Какой простор! Книга вторая: Бытие

22
18
20
22
24
26
28
30

— Товарищи моряки, не поддавайтесь на провокацию заклятых врагов советской власти!.. Вот перед вами сейчас балабонил Артист-анархист, назвался рабочим, а во рту полно золотых коронок. Откуда у рабочего золотые коронки? — Ему удалось временно сбить азарт толпы, заставить слушать себя.

Густым, охрипшим голосом председатель оборвал Ковалева; у председателя была густая борода, наглые ноздри и агатовые жуткие глаза, как у архангела на иконах старинного письма.

— Товарищ Ковалев, тебе никто не давал слона! — и председатель с размаху стукнул пудовым кулаком по застонавшему столу. — Какая тут к черту дисциплина и демократия, коли ты, пользуясь своим комиссарским званием, прешься попереди всех, без всякой на то очереди? Хочешь высказаться — запишись в список. Подойдет черед, болтай сколько влезет, лишь бы слушали… Тоже мне фря.

— Прошу слова! — крикнул Ковалев.

Но говорить ему не дали: какие-то типы, пахнущие водкой, видимо выпущенные из тюрьмы арестанты, сорвали его с трибуны, окружили со всех сторон.

Тут же на его месте появился Назар Гаврилович Федорец. Румяное лицо старика казалось помолодевшим, губы алели, словно у полнокровной девки. Давно он ждал своего счастливого часа, и этот час, казалось ему, наступил.

— Это что еще за бородатое чучело? — озорно крикнул долговязый матрос-латыш…

— Я тебе покажу чучело!.. Это мой родитель, — огрызнулся Илько.

— Слово имеет представитель крестьянства, батька нашего матроса товарища Федорца, — объявил председатель, раздувая свои широкие ноздри, словно обнюхивая человека.

Толпа притихла. В большинстве здесь были крестьянские парни, им всем хотелось узнать от деревенского человека, как там, в деревнях, идет жизнь.

Федорец медленно, чтобы подогреть ожидание, направился к трибуне. Подготавливая его к выступлению, Петриченко поучал: речь нужно говорить короткую и бить по самому больному месту, чтобы сразу подчинить слушателей, иначе — грош ей цена; чтобы речь имела успех, надо завоевать внимание толпы и удерживать его до конца выступления.

Готовясь к этому дню, Назар Гаврилович не раз вспоминал выступление Махно, когда он приезжал в Куприево. Речь батька была резкая, но нескладная — опубликуй ее в газете, и читать будет нечего. И все же он запомнил ее по гроб жизни. Микола после рассказывал, что Махно никогда заранее не писал текста своих выступлений, даже не делал наметок, говорил все, что приходило в голову. Но речи его словно прожигали насквозь.

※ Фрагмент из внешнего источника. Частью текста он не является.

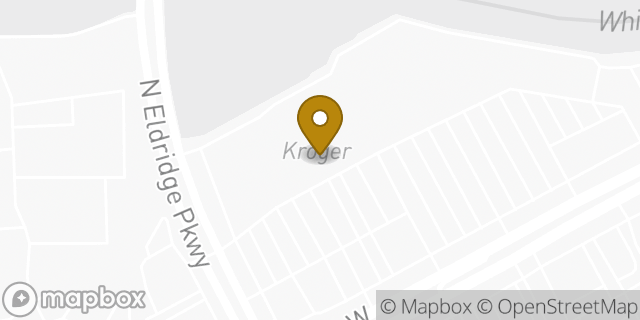 Map showing the location of Kroger in Houston, TX 77065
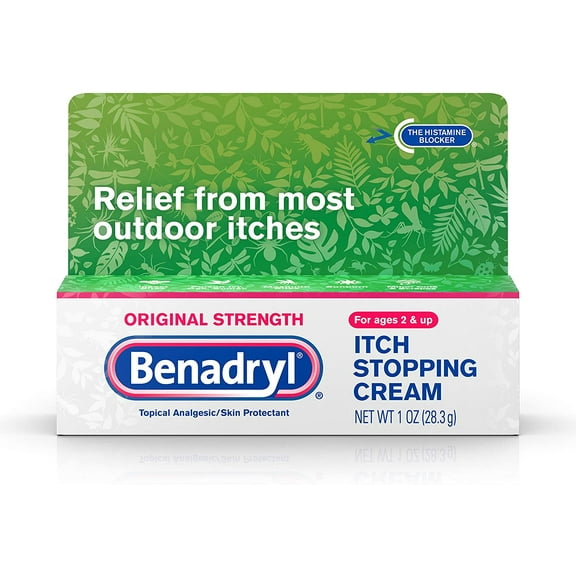 Benadryl - Itch Relief - 2% / 0.1% Original Strength Cream - 1 Each - 1 oz. Tube - McK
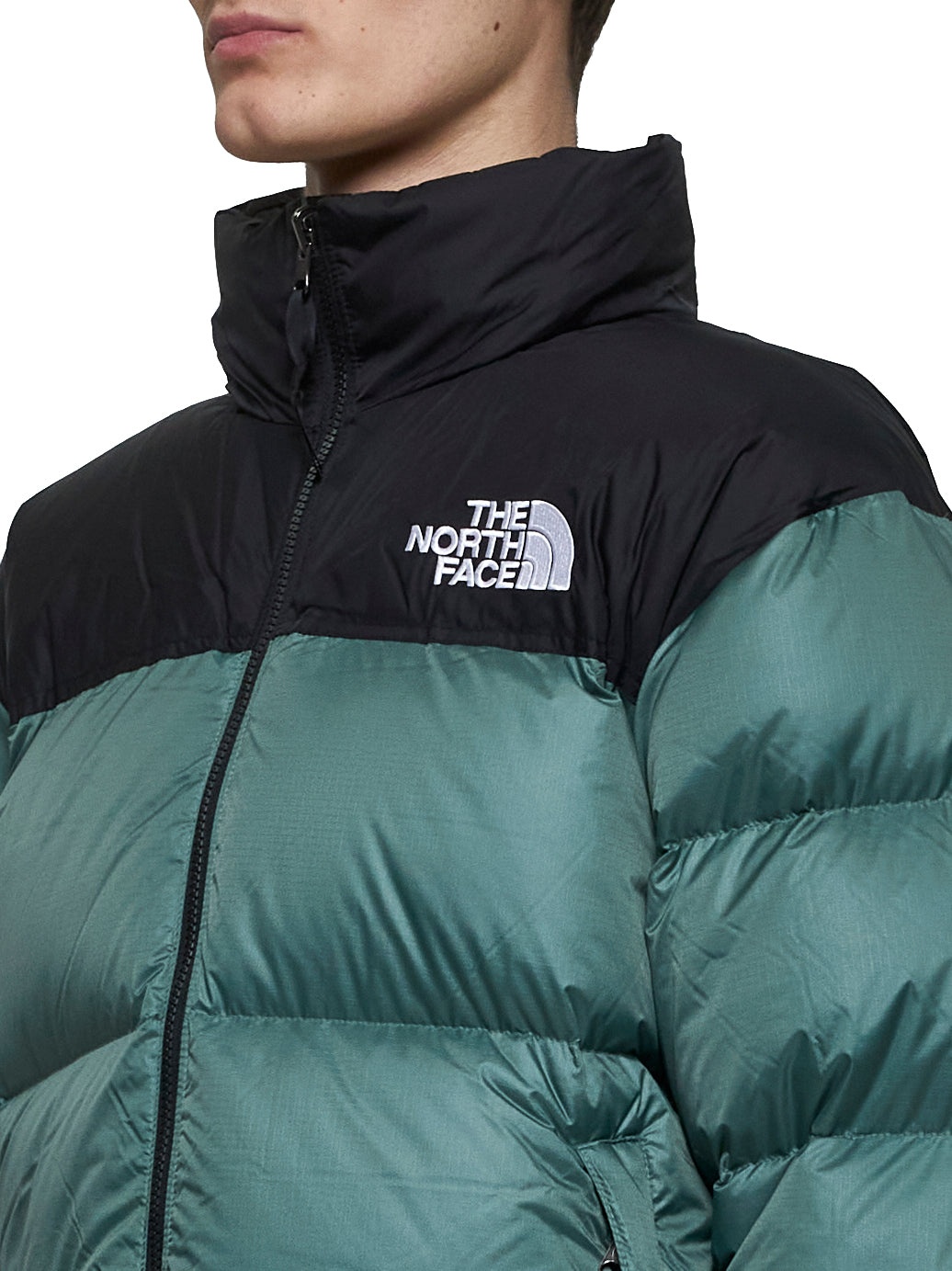 Green Retro Nuptse 1996 jacket - 4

Тогда, выступая в Куприеве, Махно стоял на сиденье тачанки, застланном дорогим турецким ковром, освещенный красным светом заходящего солнца. Размахивая маузером, он разъяренно поносил советскую власть. Многочисленная свита его — бородатые дядьки в чумарках, крытых дорогим сукном, знаменитые на Украине атаманы всех калибров держались на почтительном расстоянии, зная, что батько, войдя в азарт, может, чего доброго, рубануть зазевавшегося соратника кавалергардским палашом, болтавшимся у него на боку. Такие случаи бывали не раз.

В небе, будто хлопья сажи над пепелищем, кружили вороны, и, когда одна из них пролетала низко, Махно не целясь, неожиданно для всех выстрелил. Подраненная птица свалилась в толпу и затрепыхала крыльями, разбрызгивая кровь. В тот же миг Махно упал на сиденье тачанки, крикнул: «Пошел!» Застоявшиеся жеребцы рванули с места, и через минуту атаман исчез в розоватой пыли, поднятой колесами, будто его и не было здесь вовсе. Бородатые кулаки, годившиеся ему в отцы, размазывая по лицам слезы восторга, кричали:

— Батько, батько!..

— Боже праведный, помоги и мне сейчас так само! — молитвенно прошептал старик, упираясь руками в загородку трибуны.

Отец Пафнутий, стоявший рядом, услышал этот шепот и ободряюще улыбнулся.

Как у большинства неопытных ораторов, у Федорца были заготовлены только первая и последняя фраза.

Он начал:

— Родные сыны мои, товарищи моряки, не только Санкт-Петербург, но и крестьяне всея России надеются на вашу вооруженную помогу!